Nunca le hacía el amor sin cerrar los ojos, le gustaba observar los pechos que se agitaban con cada embiste apoteósico, y la expresión sublimada de su cara cuando entraba más hondo y obtenía mayor placer; entonces ella fruncía el ceño, casi podía imaginarla ―aquellas cejas deliciosas llenas de expresión― mientras sus labios se entreabrían, la garganta se tensaba, y dejaba escapar un gemido.

Pero a él, mientras ella cerraba los ojos y le amaba ―que dulce era Euclínome―, le gustaba tenerlos abiertos y saberse dueño del amor, el deseo y el placer, causa del movimiento de su pelvis. Se admiraba sólo entonces cuando ella se inclinaba para besarlo y él no la rechazaba, acogiendo la carne tibia de su labio inferior con los dientes, y arrinconando su lengua con la suya, excitado por el tacto constante de sus pechos, que eran naturalmente más llenos y estremecedores de lo que habría recordado en los sueños febriles de sus noches solitarias, cuando deseaba encender el ascua de su sexo con los dedos, y besar el néctar de la batalla ganada.

Se imaginaba de mil formas a la mujer, a la amazona y a la amante.
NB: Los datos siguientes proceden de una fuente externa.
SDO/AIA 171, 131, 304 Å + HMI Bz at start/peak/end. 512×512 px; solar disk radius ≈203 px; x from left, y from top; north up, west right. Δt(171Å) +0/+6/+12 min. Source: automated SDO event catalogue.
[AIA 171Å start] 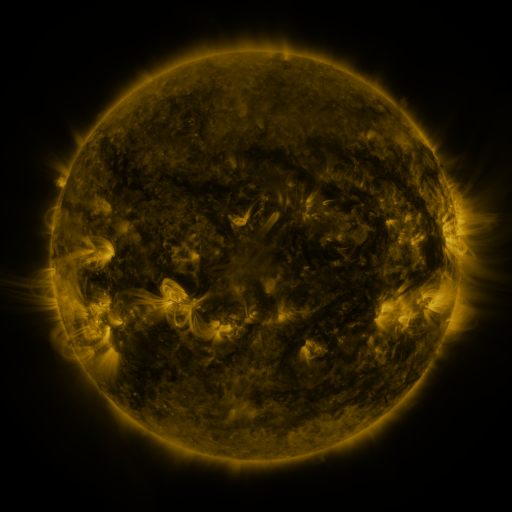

El pelo oscuro como una sombra. ¡Cómo le gustaba cuando caía a los lados de su cara, reposando sobre la cama, griega y firme, mientras ella lo besaba!

Pero incluso en aquellos momentos de complemento y olvido, donde el fuego se sometía al fuego, no había palabra capaz de describir la expresión de dolor que brillaba en su iris cuando abría los ojos y observaba, qué angustia la de su dulce Euclínome, la pétrea expresión de indiferencia de su cara, de donde el guerrero jamás se había ido y no dejaba amar al hombre.